### [WHAT YOU HAVE TO DO]
Can you output the records below exactly as they are written?

### [INPUT ROWS]

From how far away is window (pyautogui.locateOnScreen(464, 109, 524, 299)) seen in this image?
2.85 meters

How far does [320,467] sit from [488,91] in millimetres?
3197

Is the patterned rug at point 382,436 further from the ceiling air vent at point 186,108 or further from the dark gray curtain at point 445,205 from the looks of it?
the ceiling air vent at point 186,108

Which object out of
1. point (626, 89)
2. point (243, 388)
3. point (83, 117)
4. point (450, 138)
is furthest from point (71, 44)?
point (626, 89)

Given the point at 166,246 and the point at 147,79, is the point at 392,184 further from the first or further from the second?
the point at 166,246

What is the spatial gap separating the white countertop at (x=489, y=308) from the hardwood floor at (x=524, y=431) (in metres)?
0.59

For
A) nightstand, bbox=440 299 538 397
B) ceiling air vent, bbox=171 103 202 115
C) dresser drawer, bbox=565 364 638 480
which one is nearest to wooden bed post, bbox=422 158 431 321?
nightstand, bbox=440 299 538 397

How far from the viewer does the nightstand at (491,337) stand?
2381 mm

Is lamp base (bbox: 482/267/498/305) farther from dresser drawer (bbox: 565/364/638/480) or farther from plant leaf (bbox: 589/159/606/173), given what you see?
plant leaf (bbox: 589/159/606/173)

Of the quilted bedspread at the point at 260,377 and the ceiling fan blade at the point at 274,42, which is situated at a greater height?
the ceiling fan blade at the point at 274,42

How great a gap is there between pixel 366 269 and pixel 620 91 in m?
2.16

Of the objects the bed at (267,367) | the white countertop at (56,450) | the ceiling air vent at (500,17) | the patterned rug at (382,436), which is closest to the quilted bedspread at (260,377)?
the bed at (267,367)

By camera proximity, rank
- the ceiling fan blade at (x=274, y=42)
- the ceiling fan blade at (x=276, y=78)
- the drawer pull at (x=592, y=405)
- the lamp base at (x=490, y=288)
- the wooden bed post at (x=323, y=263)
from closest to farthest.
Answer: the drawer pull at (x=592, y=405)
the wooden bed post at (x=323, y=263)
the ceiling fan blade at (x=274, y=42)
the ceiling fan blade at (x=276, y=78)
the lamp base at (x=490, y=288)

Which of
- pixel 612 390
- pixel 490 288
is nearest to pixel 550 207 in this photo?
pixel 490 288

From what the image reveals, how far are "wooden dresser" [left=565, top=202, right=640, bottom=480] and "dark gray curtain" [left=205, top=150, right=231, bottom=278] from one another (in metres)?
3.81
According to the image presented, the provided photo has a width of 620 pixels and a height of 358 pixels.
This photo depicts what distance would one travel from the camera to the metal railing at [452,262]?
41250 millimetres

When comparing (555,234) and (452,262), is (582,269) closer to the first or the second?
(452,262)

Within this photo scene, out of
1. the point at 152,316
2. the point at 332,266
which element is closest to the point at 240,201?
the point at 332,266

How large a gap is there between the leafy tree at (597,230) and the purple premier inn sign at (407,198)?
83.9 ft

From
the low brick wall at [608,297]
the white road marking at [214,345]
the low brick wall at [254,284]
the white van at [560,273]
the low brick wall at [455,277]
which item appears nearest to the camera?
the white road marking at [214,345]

### [REPLY TO THE TASK]
From how far away is window (pyautogui.locateOnScreen(464, 109, 524, 299)) seen in this image?
2.85 meters

How far does [320,467] sit from [488,91] in millimetres?
3197

Is the patterned rug at point 382,436 further from the ceiling air vent at point 186,108 or further from the dark gray curtain at point 445,205 from the looks of it?
the ceiling air vent at point 186,108

Which object out of
1. point (626, 89)
2. point (243, 388)
3. point (83, 117)
4. point (450, 138)
is furthest from point (71, 44)?
point (626, 89)

Given the point at 166,246 and the point at 147,79, is the point at 392,184 further from the first or further from the second?
the point at 166,246

What is the spatial gap separating the white countertop at (x=489, y=308) from the hardwood floor at (x=524, y=431) (in metres)?
0.59

For
A) nightstand, bbox=440 299 538 397
B) ceiling air vent, bbox=171 103 202 115
C) dresser drawer, bbox=565 364 638 480
which one is nearest to wooden bed post, bbox=422 158 431 321?
nightstand, bbox=440 299 538 397

How far from the viewer does the nightstand at (491,337) stand?
2381 mm

Is lamp base (bbox: 482/267/498/305) farther from dresser drawer (bbox: 565/364/638/480) or farther from plant leaf (bbox: 589/159/606/173), given what you see?
plant leaf (bbox: 589/159/606/173)

Of the quilted bedspread at the point at 260,377 and the ceiling fan blade at the point at 274,42, which is situated at a greater height?
the ceiling fan blade at the point at 274,42

How great a gap is there between pixel 366 269 and pixel 620 91 in m?
2.16

Of the objects the bed at (267,367) | the white countertop at (56,450) | the ceiling air vent at (500,17) | the patterned rug at (382,436), which is closest to the quilted bedspread at (260,377)?
the bed at (267,367)

By camera proximity, rank
- the ceiling fan blade at (x=274, y=42)
- the ceiling fan blade at (x=276, y=78)
- the drawer pull at (x=592, y=405)
- the lamp base at (x=490, y=288)
- the wooden bed post at (x=323, y=263)
from closest to farthest.
Answer: the drawer pull at (x=592, y=405)
the wooden bed post at (x=323, y=263)
the ceiling fan blade at (x=274, y=42)
the ceiling fan blade at (x=276, y=78)
the lamp base at (x=490, y=288)

Which of
- pixel 612 390
- pixel 490 288
is nearest to pixel 550 207 in this photo?
pixel 490 288

From what the image reveals, how far are "wooden dresser" [left=565, top=202, right=640, bottom=480] and "dark gray curtain" [left=205, top=150, right=231, bottom=278] from one another (in metres)?
3.81
According to the image presented, the provided photo has a width of 620 pixels and a height of 358 pixels.
This photo depicts what distance would one travel from the camera to the metal railing at [452,262]?
41250 millimetres

When comparing (555,234) and (452,262), is (582,269) closer to the first or the second?
(452,262)

Within this photo scene, out of
1. the point at 152,316
2. the point at 332,266
which element is closest to the point at 240,201?
the point at 332,266

How large a gap is there between the leafy tree at (597,230) and the purple premier inn sign at (407,198)?
83.9 ft

From
the low brick wall at [608,297]
the white road marking at [214,345]
the low brick wall at [254,284]
the white van at [560,273]
the low brick wall at [455,277]
which item appears nearest to the camera?
the white road marking at [214,345]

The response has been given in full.